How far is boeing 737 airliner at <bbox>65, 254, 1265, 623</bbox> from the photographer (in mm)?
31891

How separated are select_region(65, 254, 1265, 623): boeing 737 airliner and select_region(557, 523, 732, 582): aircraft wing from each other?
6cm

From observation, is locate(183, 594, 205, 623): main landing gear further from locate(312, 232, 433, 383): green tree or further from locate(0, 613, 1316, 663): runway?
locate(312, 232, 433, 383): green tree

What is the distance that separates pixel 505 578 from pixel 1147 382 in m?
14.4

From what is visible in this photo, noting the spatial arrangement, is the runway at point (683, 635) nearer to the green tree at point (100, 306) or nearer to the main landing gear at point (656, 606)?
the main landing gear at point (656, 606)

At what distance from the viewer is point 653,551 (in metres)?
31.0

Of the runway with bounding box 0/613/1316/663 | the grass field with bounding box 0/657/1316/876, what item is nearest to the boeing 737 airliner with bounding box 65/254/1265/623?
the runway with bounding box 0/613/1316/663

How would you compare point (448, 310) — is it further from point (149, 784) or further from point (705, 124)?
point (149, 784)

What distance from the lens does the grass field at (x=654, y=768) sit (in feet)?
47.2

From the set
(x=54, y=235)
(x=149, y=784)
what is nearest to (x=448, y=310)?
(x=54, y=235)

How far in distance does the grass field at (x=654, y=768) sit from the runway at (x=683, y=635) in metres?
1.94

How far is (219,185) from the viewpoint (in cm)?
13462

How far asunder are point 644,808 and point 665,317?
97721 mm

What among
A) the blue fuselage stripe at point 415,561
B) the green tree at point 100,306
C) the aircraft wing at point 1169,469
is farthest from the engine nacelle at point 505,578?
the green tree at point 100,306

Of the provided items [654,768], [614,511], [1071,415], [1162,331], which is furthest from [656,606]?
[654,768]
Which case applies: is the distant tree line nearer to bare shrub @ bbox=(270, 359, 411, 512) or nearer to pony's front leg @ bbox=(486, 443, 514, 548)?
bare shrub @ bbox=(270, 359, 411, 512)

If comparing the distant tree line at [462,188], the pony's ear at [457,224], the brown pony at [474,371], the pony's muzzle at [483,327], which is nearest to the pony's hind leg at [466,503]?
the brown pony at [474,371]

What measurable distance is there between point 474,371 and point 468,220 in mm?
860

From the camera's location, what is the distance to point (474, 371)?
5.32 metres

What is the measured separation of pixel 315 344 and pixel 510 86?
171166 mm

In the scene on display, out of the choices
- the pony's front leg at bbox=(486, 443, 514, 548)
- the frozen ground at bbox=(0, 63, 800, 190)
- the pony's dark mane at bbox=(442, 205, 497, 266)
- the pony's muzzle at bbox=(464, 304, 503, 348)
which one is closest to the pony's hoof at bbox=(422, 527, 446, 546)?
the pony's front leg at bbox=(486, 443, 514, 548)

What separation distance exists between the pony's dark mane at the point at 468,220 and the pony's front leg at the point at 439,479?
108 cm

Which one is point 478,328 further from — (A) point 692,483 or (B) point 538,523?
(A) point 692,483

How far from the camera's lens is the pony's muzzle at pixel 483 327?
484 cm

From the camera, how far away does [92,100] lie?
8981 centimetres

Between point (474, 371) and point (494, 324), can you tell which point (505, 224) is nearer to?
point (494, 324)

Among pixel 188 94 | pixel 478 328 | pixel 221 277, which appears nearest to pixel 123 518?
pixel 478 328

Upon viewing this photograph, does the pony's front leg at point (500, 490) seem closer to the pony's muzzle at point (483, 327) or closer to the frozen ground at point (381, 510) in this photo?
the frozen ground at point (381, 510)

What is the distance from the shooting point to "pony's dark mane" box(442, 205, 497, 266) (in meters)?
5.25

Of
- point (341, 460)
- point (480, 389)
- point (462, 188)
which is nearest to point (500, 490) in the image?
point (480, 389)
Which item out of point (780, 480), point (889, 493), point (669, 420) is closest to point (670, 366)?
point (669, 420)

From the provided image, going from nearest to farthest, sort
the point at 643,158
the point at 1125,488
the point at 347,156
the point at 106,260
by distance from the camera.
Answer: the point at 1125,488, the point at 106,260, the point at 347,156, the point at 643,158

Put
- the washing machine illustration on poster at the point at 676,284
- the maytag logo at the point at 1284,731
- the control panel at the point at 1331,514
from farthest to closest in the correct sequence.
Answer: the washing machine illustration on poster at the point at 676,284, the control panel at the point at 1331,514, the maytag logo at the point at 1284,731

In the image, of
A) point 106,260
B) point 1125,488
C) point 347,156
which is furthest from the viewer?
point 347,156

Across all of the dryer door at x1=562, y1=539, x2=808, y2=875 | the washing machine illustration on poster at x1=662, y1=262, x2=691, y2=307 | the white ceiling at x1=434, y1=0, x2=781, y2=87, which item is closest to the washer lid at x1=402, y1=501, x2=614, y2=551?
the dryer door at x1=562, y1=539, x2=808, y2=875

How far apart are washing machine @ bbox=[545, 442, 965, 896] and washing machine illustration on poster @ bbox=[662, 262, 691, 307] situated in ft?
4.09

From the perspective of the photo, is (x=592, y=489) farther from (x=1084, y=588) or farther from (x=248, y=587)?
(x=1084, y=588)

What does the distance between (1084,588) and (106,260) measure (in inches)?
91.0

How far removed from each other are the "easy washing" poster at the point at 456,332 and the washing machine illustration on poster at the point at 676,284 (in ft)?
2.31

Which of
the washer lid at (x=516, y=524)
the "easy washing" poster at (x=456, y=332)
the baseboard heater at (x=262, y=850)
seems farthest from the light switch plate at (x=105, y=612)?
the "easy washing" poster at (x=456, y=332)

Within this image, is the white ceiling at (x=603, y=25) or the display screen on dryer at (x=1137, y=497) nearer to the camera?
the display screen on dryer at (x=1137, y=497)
--------------------------------
> Task brief
Copy all of the records above word for word, without changing anything.

> Correct result
How far is boeing 737 airliner at <bbox>65, 254, 1265, 623</bbox> from the photographer (in mm)?
31891

How separated are select_region(65, 254, 1265, 623): boeing 737 airliner and select_region(557, 523, 732, 582): aircraft wing from each other?
6cm

From observation, is locate(183, 594, 205, 623): main landing gear further from locate(312, 232, 433, 383): green tree or further from locate(0, 613, 1316, 663): runway?
locate(312, 232, 433, 383): green tree

What is the distance that separates pixel 505 578 from pixel 1147 382 in m?
14.4

From what is visible in this photo, noting the spatial arrangement, is the runway at point (683, 635) nearer to the green tree at point (100, 306) or nearer to the main landing gear at point (656, 606)?
the main landing gear at point (656, 606)

At what distance from the viewer is point 653,551 (in metres)?
31.0

Of the runway with bounding box 0/613/1316/663 | the grass field with bounding box 0/657/1316/876, what item is nearest to the boeing 737 airliner with bounding box 65/254/1265/623?
the runway with bounding box 0/613/1316/663

How would you compare point (448, 310) — is it further from point (149, 784) or further from point (705, 124)?
point (149, 784)

What distance from the lens does the grass field at (x=654, y=768) sit (in feet)?
47.2

From the set
(x=54, y=235)
(x=149, y=784)
what is nearest to (x=448, y=310)?
(x=54, y=235)

How far in distance does the grass field at (x=654, y=768) sit from the runway at (x=683, y=635) in metres?
1.94

How far is (219,185) from the viewpoint (in cm)?
13462

How far asunder are point 644,808 and point 665,317?
97721 mm

What among
A) the blue fuselage stripe at point 415,561
B) the green tree at point 100,306
C) the aircraft wing at point 1169,469
is farthest from the engine nacelle at point 505,578?
the green tree at point 100,306

Of the provided items [654,768], [614,511], [1071,415], [1162,331], which is furthest from [656,606]?
[654,768]
Which case applies: is the distant tree line nearer to bare shrub @ bbox=(270, 359, 411, 512) or nearer to pony's front leg @ bbox=(486, 443, 514, 548)?
bare shrub @ bbox=(270, 359, 411, 512)

If comparing the distant tree line at [462,188], the pony's ear at [457,224], the brown pony at [474,371], the pony's muzzle at [483,327], which is nearest to the pony's hind leg at [466,503]?
the brown pony at [474,371]

What measurable distance is there between point 474,371 and point 468,220 in mm?
860

From the camera's location, what is the distance to point (474, 371)?
5.32 metres

What is the measured separation of pixel 315 344 and pixel 510 86?
171166 mm

In the scene on display, out of the choices
- the pony's front leg at bbox=(486, 443, 514, 548)
- the frozen ground at bbox=(0, 63, 800, 190)
- the pony's dark mane at bbox=(442, 205, 497, 266)
- the pony's muzzle at bbox=(464, 304, 503, 348)
which one is closest to the pony's hoof at bbox=(422, 527, 446, 546)?
the pony's front leg at bbox=(486, 443, 514, 548)

What separation distance exists between the pony's dark mane at the point at 468,220 and the pony's front leg at the point at 439,479?
108 cm

Which one is point 478,328 further from — (A) point 692,483 or (B) point 538,523?
(A) point 692,483

How far from the camera's lens is the pony's muzzle at pixel 483 327?
484 cm

From the camera, how far away does [92,100] lie?
8981 centimetres

Between point (474, 371) and point (494, 324), can you tell which point (505, 224) is nearer to?
point (494, 324)

Among pixel 188 94 | pixel 478 328 | pixel 221 277, which appears nearest to pixel 123 518?
pixel 478 328

Upon viewing this photograph, does the pony's front leg at point (500, 490) seem closer to the pony's muzzle at point (483, 327) or closer to the frozen ground at point (381, 510) in this photo?
the frozen ground at point (381, 510)

What is the distance from the shooting point to "pony's dark mane" box(442, 205, 497, 266) (in meters)?
5.25

Of
- point (341, 460)
- point (480, 389)
- point (462, 188)
which is nearest to point (500, 490) in the image?
point (480, 389)
Which item out of point (780, 480), point (889, 493), point (669, 420) is closest to point (670, 366)?
point (669, 420)

From the provided image, going from nearest to farthest, sort
the point at 643,158
the point at 1125,488
the point at 347,156
the point at 106,260
by distance from the camera.
Answer: the point at 1125,488, the point at 106,260, the point at 347,156, the point at 643,158

Put
- the washing machine illustration on poster at the point at 676,284
- the maytag logo at the point at 1284,731
- the control panel at the point at 1331,514
from farthest to closest in the correct sequence.
Answer: the washing machine illustration on poster at the point at 676,284, the control panel at the point at 1331,514, the maytag logo at the point at 1284,731

In the image, of
A) point 106,260
B) point 1125,488
C) point 347,156
which is furthest from the viewer?
point 347,156

Across all of the dryer door at x1=562, y1=539, x2=808, y2=875 | the washing machine illustration on poster at x1=662, y1=262, x2=691, y2=307 | the white ceiling at x1=434, y1=0, x2=781, y2=87, which item is closest to the washer lid at x1=402, y1=501, x2=614, y2=551?
the dryer door at x1=562, y1=539, x2=808, y2=875

How far apart are washing machine @ bbox=[545, 442, 965, 896] and washing machine illustration on poster @ bbox=[662, 262, 691, 307] situated in ft?
4.09

From the perspective of the photo, is (x=592, y=489) farther from (x=1084, y=588) or farther from (x=248, y=587)?
(x=1084, y=588)

What does the distance between (1084,588) and (106,260) measure (in inches)?
91.0

How far removed from each other are the "easy washing" poster at the point at 456,332 and the washing machine illustration on poster at the point at 676,284 (in ft)?
2.31

Which of
the washer lid at (x=516, y=524)
the "easy washing" poster at (x=456, y=332)
the baseboard heater at (x=262, y=850)
seems farthest from the light switch plate at (x=105, y=612)?
the "easy washing" poster at (x=456, y=332)

Within this image, is the white ceiling at (x=603, y=25) or the display screen on dryer at (x=1137, y=497) nearer to the camera?
the display screen on dryer at (x=1137, y=497)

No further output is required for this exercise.